In the present study, we measured GSH, CAT, MDA, and T-SOD levels, as well as T-AOC, in serum, intestinal mucosa, spleen, liver, and pancreas. Present results indicated that PEO supplementation significantly increased GSH levels in serum, duodenal and ileal mucosa and pancreas, T-SOD activity in jejunal mucosa and spleen, and significantly decreased MDA levels in serum, jejunal mucosa and pancreas. The results of this study were consistent with previous reports that T-AOC was improved and plasma MDA level was decreased in pigs receiving supplemental PEO [15, 41, 42]. Previous study have confirmed that PEO could save the depletion of SOD and GSH-Px or enhance their capabilities [21]. The increased GSH and decreased MDA levels in serum indicated that whole-body antioxidant status was improved, and lipid peroxidation was reduced. In addition, the reduced MDA levels and improvements in GSH levels and T-SOD activity suggested that PEO could enhance both the non-enzymatic and enzymatic reactions of the antioxidant defense system. Various natural antioxidant extracts have been used to protect pigs from weaning stress in intensive pig production [1]. Our results suggests that dietary PEO supplementation may reduce oxidative stress and have the potential to ameliorate the adverse effects of early weaning syndrome.

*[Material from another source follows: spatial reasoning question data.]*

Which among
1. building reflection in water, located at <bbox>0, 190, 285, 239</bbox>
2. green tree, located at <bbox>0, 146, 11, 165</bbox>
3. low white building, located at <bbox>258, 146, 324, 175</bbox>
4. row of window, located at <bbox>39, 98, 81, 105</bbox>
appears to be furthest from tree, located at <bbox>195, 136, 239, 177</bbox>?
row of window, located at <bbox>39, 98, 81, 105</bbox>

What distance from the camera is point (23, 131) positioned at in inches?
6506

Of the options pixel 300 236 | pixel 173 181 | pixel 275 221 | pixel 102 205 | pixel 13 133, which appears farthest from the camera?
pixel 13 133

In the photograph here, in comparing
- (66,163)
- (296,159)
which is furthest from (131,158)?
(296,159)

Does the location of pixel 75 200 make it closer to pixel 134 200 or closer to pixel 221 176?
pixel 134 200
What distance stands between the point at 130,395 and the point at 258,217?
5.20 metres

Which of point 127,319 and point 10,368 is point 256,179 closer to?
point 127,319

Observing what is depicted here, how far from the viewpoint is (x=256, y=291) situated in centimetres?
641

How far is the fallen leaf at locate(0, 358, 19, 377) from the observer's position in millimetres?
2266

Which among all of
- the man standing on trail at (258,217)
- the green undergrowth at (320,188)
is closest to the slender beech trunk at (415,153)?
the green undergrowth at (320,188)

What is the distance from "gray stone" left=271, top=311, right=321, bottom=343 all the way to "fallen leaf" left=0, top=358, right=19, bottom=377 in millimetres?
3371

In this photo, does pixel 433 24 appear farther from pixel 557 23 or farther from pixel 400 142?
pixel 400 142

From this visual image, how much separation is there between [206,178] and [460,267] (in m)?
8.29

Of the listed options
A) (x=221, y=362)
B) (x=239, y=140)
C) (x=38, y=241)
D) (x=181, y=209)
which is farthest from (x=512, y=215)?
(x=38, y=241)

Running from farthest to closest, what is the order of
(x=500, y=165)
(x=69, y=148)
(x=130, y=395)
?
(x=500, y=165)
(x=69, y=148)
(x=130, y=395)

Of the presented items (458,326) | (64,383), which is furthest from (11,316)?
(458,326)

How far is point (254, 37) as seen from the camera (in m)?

In order to elucidate the mechanism of PEO antioxidant activity in weaned pigs, we measured the expression of SOD1, CAT, GPX1, GST, GR, Nrf2, and Keap-1 in the spleen, liver, and pancreas. Keap-1 is the cytosolic protein with which the transcription factor Nrf2 is associated, and which functions to protect against oxidative stress. Oxidative stress modifies Keap-1 at redox-sensitive SH groups, leading to the liberation and nuclear translocation of Nrf2. Subsequently, Nrf2 binds to the ARE promoter sequence of antioxidant enzymes. In this way, Nrf2 coordinates cytoplasmic responses to oxidative stress [43]. A previous study reported that essential oils increased the mRNA expression of jejunal GPx1 and SOD1, ileal GST, and colonic GPX1, SOD1, and Keap-1 [44]. Similarly, the present results indicated that PEO supplementation upregulated the expression of GST, GPX, CAT, and SOD1 in the spleen and the expression of GST and Nrf2 in the liver. It can be speculated that the different terpene compounds in PEO can modify Keap 1 at sensor –SH groups through chemical reactions [45]. Oxidative stress modifies Keap1 at redox-sensitive -SH groups, which leads to Nrf2 liberation and its nuclear translocation. Subsequently, Nrf2 binds to the ARE promoter sequence of antioxidant enzymes. In this way, Nrf2 coordinates cytoplasmic responses to oxidative stress [43]. The changes in the expression of genes associated with oxidation and antioxidant compounds may explain the findings in serum and tissue samples. The spleen is a vital part of the immune system and the liver is important in detoxification and metabolism in pigs [46, 47]. The improved splenic and hepatic antioxidant capacities may be reflected in the immunity and health of weaned pigs. Although the PEO used in our study has been confirmed to improve the antioxidant capacities of serum and other tissues, the molecular mechanisms through which PEO impacts the upstream Nrf2 pathways and then modulates antioxidant capacity remains to be further investigated.

Conclusions

In conclusion, our results suggest that dietary PEO supplementation improved growth performance, immune function, and antioxidant status in weaned pigs. The benefits observed may be mediated by upregulation of antioxidant-related genes in the spleen and liver. And that supplementation of the PEO preparation at the levels of 200 mg/kg diet would seem to be economically feasible. This study not only provides new insights into the role of PEO in improving growth performance, immune function, and antioxidant capacity in weaned pigs, but also reveals a potential candidate to replace the antibiotics conventionally used in the livestock industry.